During meetings, a wide range of topics are breached, including coming out, familial expectations, and societal pressures.
“What’s nice about this is it’s really just people coming together and caring and supporting each other” said Lekes.
Meetings are not just for University of Maine at Farmington (UMF) students anymore; community members have been welcomed into meetings for the past 20 years.
Community member, Lisa Daniels* started going to meetings with her teenage son less than two years ago. At first, she thought she had attended to be a supportive parent to her son. “What I didn’t realize was the first meeting gave me great insight into a lot of the feelings and confusions that I have been experiencing for many years around my own sexuality. Low and behold I came out of the closet that evening,” said Daniels.
The LinQ is also supplied with a lending library of LGBT literature “In honor of Gary Lisherness, a gay man from Strong who was a graduate of UMF,” said Kaufman.
Before Kaufman arrived on campus in 1990, there was a much different sort of support group here on campus. “Individuals who were suspected of being gay, bisexual, or lesbian received a phone call from the group’s facilitator inviting them to attend the meetings, and the location wasn’t divulged until you had gone through that interview process,” said Kaufman in a recent email interview. The secretive nature of the group was due to the lack of protections for LGBTQ people during the time period.
At every meeting food and beverages are provided as well as literature and support.
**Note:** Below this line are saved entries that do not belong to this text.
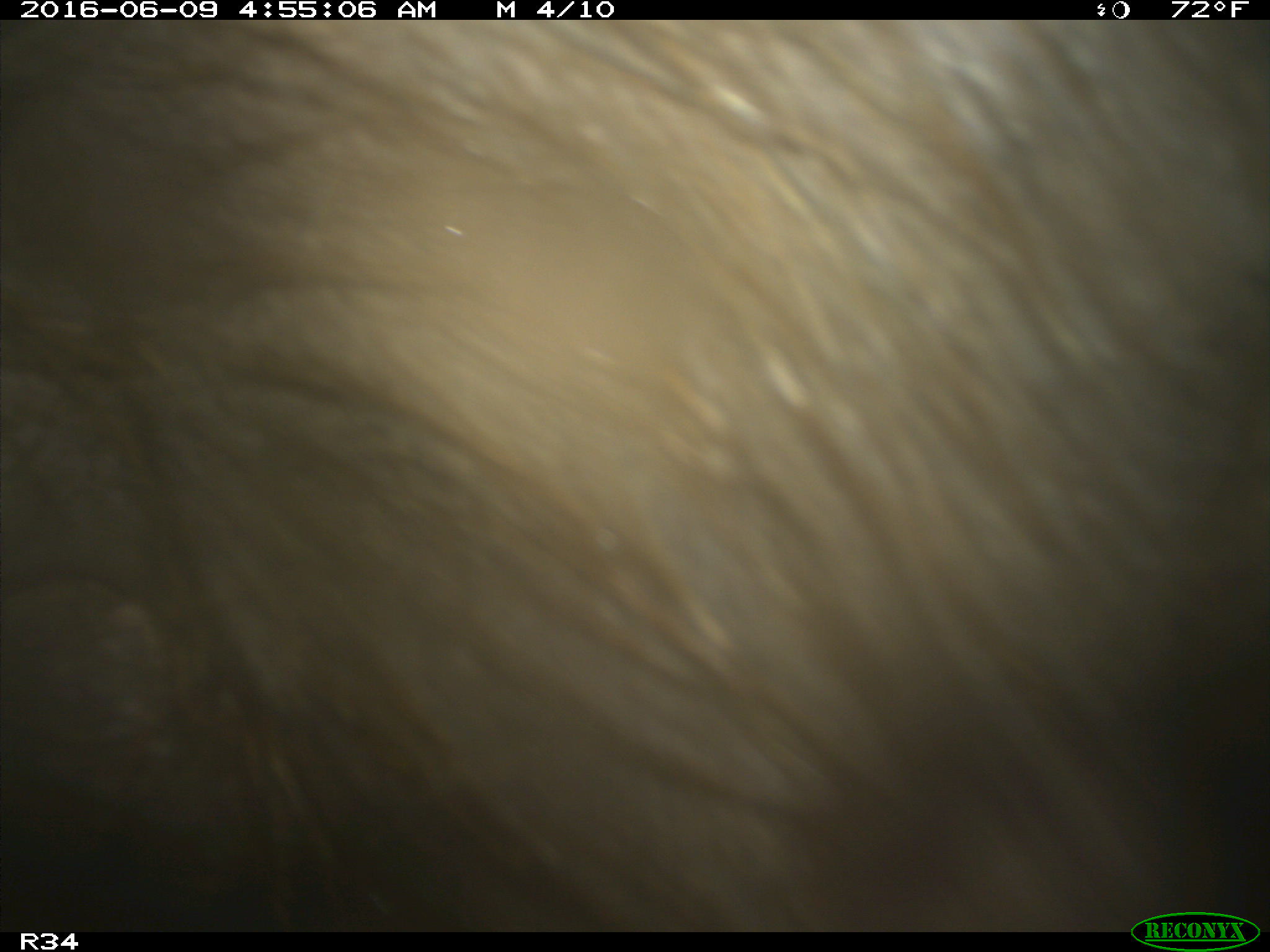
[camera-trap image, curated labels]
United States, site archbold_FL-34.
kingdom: Animalia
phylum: Chordata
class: Mammalia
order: Artiodactyla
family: Suidae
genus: Sus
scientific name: Sus scrofa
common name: wild boar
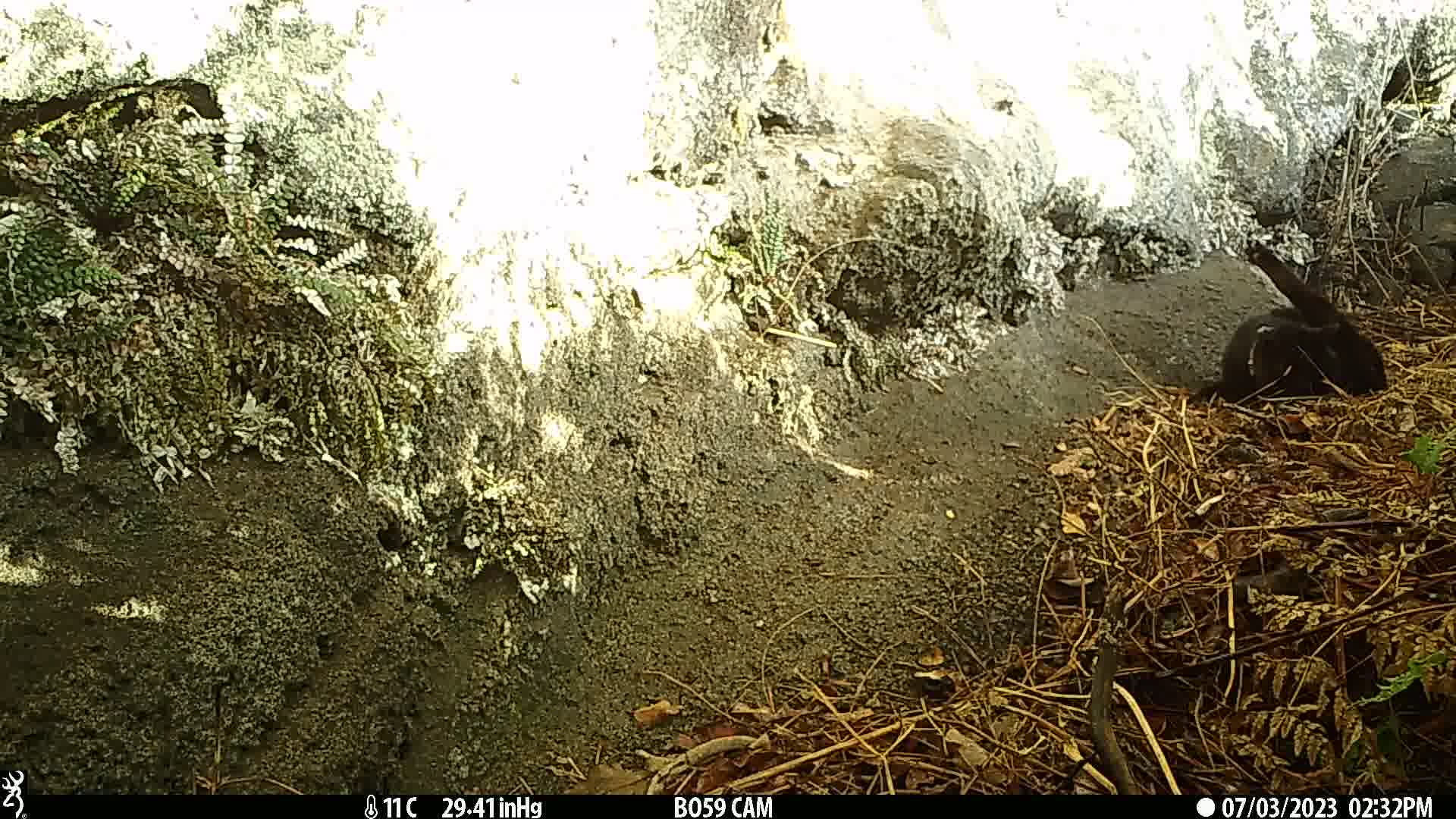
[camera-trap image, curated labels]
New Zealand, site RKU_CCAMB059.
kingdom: Animalia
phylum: Chordata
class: Mammalia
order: Carnivora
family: Felidae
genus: Felis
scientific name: Felis catus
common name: domestic cat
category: cat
“It helped me understand that my feelings and attractions for the same sex are normal, it educated me and gave me a place to talk about my feelings about coming out of the closet and being gay,” said Daniels, who has been a member of LinQ for one and a half years.
“Somehow the low-key name ‘Q-Squared’ was misprinted as ‘Q-Squad,’ and thinking it had a nice ‘ring’ to it, that is how it was known for the next several years,” said Kaufman. Eventually, he was informed that some people were afraid to attend because the group sounded as if it was an activist group.
Finally a few years ago the name LinQ was discovered “referring to the group being a “link” and a lifeline to information and support about issues of concern to the collection of gay, lesbian, bisexual, transgender, and questioning individuals commonly referred to as the ‘queer community,” said Kaufman.
*Names have been changed to protect the person’s privacy.